The entire hall looked like a movie set. The stage had extravagant flower arrangements on both sides, the couch was placed atop a gorgeous Persian rug, and Hadia looked from her brother to her husband-to-be and felt that this was the beginning of the rest of her life.

“Amar was also telling me about being a chef,” Tariq said.

Hadia’s breath caught in her. She kept still the expression of her face, did not even look at Amar, and she nodded as if she had known it all along. She did not want Tariq to think her brother was a liar. It was like an animal instinct, to defend her pack in even the slightest of ways, despite Tariq being the man she was making into her family.

“It’s true,” Amar said, and he touched Hadia’s knee to get her to turn to him. “It’s a part-time thing, but I’m getting good.”

A part-time chef: maybe this meant he was responsible where he was, maybe he was unafraid of hard work, maybe it was part-time so he could attend school as well.

“You must cook for us, then,” Tariq said.

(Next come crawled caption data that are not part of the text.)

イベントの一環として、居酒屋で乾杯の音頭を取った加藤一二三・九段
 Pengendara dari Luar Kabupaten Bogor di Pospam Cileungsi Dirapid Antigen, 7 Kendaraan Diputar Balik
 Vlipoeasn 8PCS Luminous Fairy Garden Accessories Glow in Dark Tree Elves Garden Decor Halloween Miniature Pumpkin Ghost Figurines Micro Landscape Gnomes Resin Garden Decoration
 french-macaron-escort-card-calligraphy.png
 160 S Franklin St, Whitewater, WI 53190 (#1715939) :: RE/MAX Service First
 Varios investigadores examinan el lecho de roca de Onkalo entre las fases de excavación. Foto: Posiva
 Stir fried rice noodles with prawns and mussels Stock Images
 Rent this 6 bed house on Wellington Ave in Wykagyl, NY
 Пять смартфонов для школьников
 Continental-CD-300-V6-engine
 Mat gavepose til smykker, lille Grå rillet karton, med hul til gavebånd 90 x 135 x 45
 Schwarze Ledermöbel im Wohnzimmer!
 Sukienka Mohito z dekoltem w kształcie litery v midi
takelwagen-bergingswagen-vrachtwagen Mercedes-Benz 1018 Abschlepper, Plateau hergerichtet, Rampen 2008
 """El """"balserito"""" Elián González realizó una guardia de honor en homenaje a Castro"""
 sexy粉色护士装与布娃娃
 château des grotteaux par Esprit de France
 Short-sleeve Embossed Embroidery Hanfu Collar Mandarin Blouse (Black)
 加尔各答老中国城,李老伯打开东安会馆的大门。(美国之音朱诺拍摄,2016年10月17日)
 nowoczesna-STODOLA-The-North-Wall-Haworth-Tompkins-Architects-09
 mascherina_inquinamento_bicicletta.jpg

“Remember when—” she began.

“I think of it every time I cook,” Amar interrupted before she could finish, as if he were excited they were grasping for the exact same memory.

“Hadia’s cooking show,” he explained to Tariq, caring to not leave him out.

He was in high spirits. She had been right to invite him. Amar told Tariq about the way Hadia had narrated each step, even mimicked the accent she had spoken in. It surprised her, how happy it made her to hear Amar share information that he or Huda alone had access to. She remembered those weekend mornings fondly, when Mumma and Baba slept in but she and her siblings rose early to watch the best cartoons. The three of them in their pajamas, so short they needed chairs pushed against the counter to see the countertop. She made them breakfast and garnished her sentences with phrases she picked up from cooking shows on television: “Like so,” she said after each step. “Lovely,” and “Voilà!” She theatrically cracked eggs into glass bowls and fished out fragments of the white eggshells when the two looked away. Amar waited patiently for his food, rested his cheek against the cold counter, looked up at her with an expression she now knew was admiration and respect, a look she never found again in anyone’s eyes in quite the same way afterward. All was going well. Tariq laughed whenever Amar intended laughter. If there was an image of other “harmonious” families, this could be as close as they came and she would be happy.